Source data
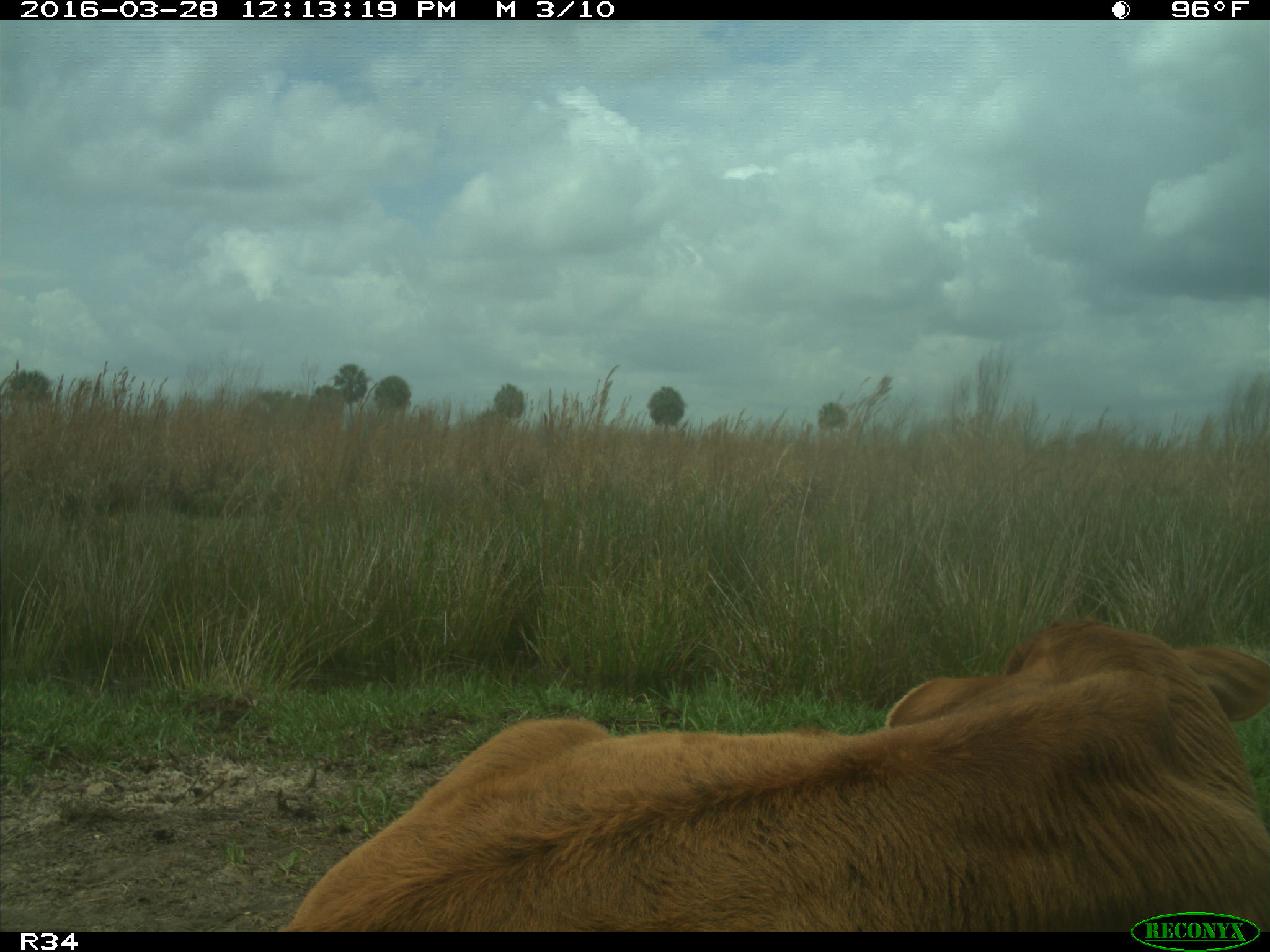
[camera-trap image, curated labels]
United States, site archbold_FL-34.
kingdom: Animalia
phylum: Chordata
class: Mammalia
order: Artiodactyla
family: Bovidae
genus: Bos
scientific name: Bos taurus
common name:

## ACTION ITEM
Transcribe each line above exactly, pictures excluded.

## WRITTEN SOLUTION
[camera-trap image, curated labels]
United States, site archbold_FL-34.
kingdom: Animalia
phylum: Chordata
class: Mammalia
order: Artiodactyla
family: Bovidae
genus: Bos
scientific name: Bos taurus
common name:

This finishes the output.